ENTRIES SHOWN:

::::::

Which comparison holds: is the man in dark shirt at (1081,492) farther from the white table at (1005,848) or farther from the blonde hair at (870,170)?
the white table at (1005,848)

::::::

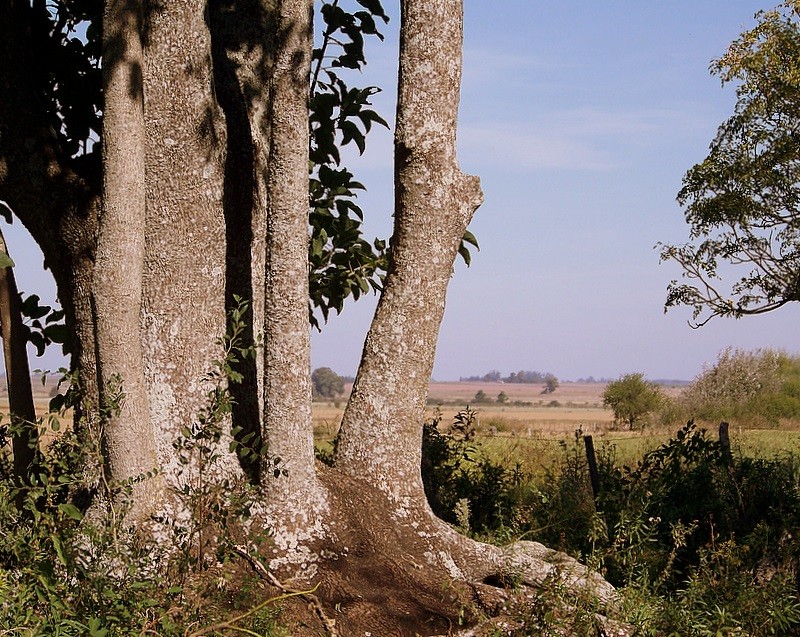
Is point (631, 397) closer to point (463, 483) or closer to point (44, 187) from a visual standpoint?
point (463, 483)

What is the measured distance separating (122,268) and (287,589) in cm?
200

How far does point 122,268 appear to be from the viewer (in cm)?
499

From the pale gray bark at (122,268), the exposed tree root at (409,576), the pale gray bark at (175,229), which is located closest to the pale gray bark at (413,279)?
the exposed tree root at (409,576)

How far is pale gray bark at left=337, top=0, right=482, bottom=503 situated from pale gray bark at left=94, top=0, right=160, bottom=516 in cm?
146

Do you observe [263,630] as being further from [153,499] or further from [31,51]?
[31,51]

::::::

WHAT THE TASK ASKS:
Report every line of the data above that contains the string "root", copying each such line in full. Case counts.

SOLUTION BELOW:
From the pale gray bark at (122,268), the exposed tree root at (409,576), the pale gray bark at (175,229), which is located closest to the pale gray bark at (413,279)?
the exposed tree root at (409,576)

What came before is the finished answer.